Hosted by Housing Trust of Silicon Valley
The conversion of tax credits into dollars for development can often be confusing for many community development practitioners. This seminar will provide clarity and understanding for developers, community development staff, planners, government officials and CRA bankers about the differences in the ability of LIHTC (Low Income Housing Tax Credits) , NMTC (New Markets Tax Credits), and HTC (Historic Tax Credits) and their ability to generate funds for development.
- Why does a 9% LIHTC credit generate more money than a 4% LIHTC credit but less money than a 20% Historic Tax Credit or a 39% NMTC?

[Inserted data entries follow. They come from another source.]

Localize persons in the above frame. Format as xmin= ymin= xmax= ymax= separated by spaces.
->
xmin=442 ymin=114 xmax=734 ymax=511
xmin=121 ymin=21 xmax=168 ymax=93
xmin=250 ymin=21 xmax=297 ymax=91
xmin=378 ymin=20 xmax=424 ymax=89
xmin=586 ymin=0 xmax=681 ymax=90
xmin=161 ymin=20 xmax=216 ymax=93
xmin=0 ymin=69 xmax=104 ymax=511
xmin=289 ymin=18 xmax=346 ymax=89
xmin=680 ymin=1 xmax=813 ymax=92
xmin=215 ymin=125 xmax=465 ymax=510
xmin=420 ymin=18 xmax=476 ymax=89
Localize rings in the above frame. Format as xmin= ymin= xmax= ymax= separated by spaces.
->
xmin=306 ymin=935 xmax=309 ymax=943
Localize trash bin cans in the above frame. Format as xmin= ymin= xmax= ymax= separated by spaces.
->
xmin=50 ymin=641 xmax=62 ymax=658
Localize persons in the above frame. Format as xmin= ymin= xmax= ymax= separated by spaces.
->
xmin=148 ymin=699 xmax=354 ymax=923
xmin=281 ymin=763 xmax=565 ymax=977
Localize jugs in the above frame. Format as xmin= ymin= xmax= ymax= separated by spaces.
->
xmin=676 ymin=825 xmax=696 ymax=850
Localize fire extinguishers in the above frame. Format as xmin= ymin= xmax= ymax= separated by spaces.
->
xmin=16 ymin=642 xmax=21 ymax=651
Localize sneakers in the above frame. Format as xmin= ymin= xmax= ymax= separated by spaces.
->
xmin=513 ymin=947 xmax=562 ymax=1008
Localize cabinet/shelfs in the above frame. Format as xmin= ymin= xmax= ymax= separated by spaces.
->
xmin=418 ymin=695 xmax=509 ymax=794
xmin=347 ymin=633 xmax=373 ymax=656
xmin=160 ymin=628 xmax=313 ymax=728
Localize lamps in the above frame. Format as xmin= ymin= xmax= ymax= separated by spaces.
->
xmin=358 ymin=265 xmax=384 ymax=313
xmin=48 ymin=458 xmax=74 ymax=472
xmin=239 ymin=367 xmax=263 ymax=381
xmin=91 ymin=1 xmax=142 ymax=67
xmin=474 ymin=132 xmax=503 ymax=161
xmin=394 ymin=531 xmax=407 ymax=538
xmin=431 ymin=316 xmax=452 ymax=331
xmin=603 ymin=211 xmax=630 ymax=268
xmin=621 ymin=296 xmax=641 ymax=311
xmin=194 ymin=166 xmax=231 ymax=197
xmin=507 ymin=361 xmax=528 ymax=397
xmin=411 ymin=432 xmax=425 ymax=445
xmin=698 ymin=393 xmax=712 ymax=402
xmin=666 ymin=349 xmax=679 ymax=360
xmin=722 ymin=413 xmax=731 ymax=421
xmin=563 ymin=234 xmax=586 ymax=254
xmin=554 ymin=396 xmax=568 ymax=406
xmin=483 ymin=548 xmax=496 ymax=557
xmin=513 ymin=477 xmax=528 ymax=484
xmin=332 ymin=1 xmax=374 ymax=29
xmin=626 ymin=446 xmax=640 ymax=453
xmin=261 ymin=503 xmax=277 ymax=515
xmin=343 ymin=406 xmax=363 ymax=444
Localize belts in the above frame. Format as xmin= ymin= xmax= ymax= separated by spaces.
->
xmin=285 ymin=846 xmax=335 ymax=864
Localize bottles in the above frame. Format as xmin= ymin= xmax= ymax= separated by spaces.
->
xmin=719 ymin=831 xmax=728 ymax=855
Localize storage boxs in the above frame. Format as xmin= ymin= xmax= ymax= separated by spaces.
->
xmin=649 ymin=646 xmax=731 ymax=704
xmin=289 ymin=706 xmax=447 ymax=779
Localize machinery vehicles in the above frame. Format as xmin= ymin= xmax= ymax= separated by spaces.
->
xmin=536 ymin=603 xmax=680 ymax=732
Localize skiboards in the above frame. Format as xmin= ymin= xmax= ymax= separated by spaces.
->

- Why is a 4% LIHTC tax credit considered a 30% tax credit and why is a 16% tax credit considered a 70% tax credit?
- Why are some tax credits more valuable than others?
- What are the factors investors consider when investing in tax credits?
This seminar will provide an overview and understanding on the calculation of different tax credits and their ability to generate subsidies for your community’s or project’s development. It is not intended as a substitute for practitioner training for eligibility, qualifications, compliance, underwriting or individual program application requirements.
Organizer for Making “Cents” out of Tax Credits
Housing Trust Silicon Valley (Housing Trust) is a nonprofit community loan fund that works to improve quality of life low-income people in the 13-county greater Bay Area by increasing affordable housing opportunities. Since 2000, Housing Trust has invested $200 million in programs that help everyone from the homeless to renters to first-time homebuyers – creating more than 17,000 affordable housing opportunities serving over 30,000 of our neighbors. It is the first nonprofit Community Development Financial Institution (CDFI) to receive a Standard & Poor’s rating, AA- because of its strong capacity to meet financial commitments. Craig Mizushima is the Chief Impact Officer for the Housing Trust and has over 35-years of experience in community development lending with government, nonprofits and financial institutions.
Please enter using the Brokaw entrance, not the branch entrance facing First Street.
Free parking surrounding the building.